So if a husband and wife mutually enjoy each day “the embrace” morning and night and sometimes at noon as well would be perfectly OK? Would that be considered inordinate?
If done with modesty, it would not be considered inordinate (not ordered).
It would only be considerd
morally disordered if such pleasure was sought for itself,
isolated from its procreative and unitive purposes. It is “ordered” desire, otherwise.
Does that mean that when one desires their spouse, they must also desire the birth of another child? No. That’s not what “isolated from its procreative purpose” means. The Church teaches:
“…those who in exercising it [conjugal act] deliberately frustrate its natural power and purpose [procreation and unity between spouses] sin against nature and commit a deed which is shameful and intrinsically vicious.” (Casti Connubii, 54).
“…* If therefore there are well-grounded reasons for spacing births, arising from the physical or psychological condition of husband or wife, or from external circumstances, the Church teaches that married people may then take advantage of the natural cycles immanent in the reproductive system and engage in marital intercourse only during those times that are infertile, thus controlling birth in a way which does not in the least offend the moral principles* which We have just explained. (20)
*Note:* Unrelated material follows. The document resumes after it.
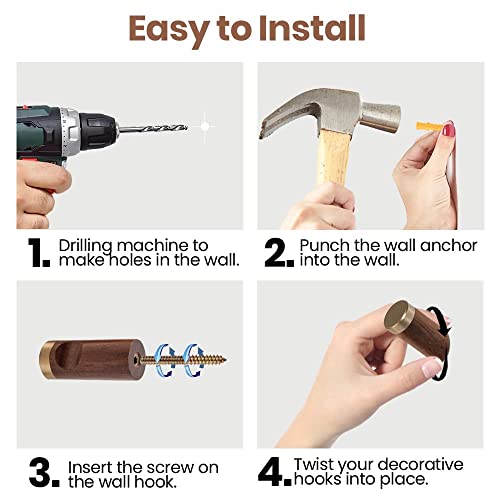 Easy to Install

1. Drilling machine to make holes in the wall.

2. Punch the wall anchor into the wall.

3. Insert the screw on the wall hook.

4. Twist your decorative hooks into place.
Neither the Church nor her doctrine is inconsistent when she considers it lawful for married people to take advantage of the infertile period but condemns as always unlawful the use of means which directly prevent conception, even when the reasons given for the later practice may appear to be upright and serious. In reality, these two cases are completely different. In the former the married couple rightly use a faculty provided them by nature. In the later they obstruct the natural development of the generative process. It cannot be denied that in each case the married couple, for acceptable reasons, are both perfectly clear in their intention to avoid children and wish to make sure that none will result. But it is equally true that it is exclusively in the former case that husband and wife are ready to abstain from intercourse during the fertile period as often as** for reasonable motives the birth of another child is not desirable.** And when the infertile period recurs, they use their married intimacy to express their mutual love and safeguard their fidelity toward one another. In doing this they certainly give proof of a true and authentic love.” (Humanae Vitae, 16).
The “procreative” purpose is where most have difficulties.
Clearly, if a spouse were to demand sex, forcing themselves upon their spouse, for example, this would be a rather non-“unitive” act for a spouse. In such a case, the
other purpose of marriage and conjugal acts, the “unitive,” would also be isolated, and therefore disordered.
Thus, sexual desire is disordered
if engaged contrary to unitive purpose of marriage, or when one acts to
deliberately frustrate the intrinsic relationship of conjugal acts to the procreation of human life.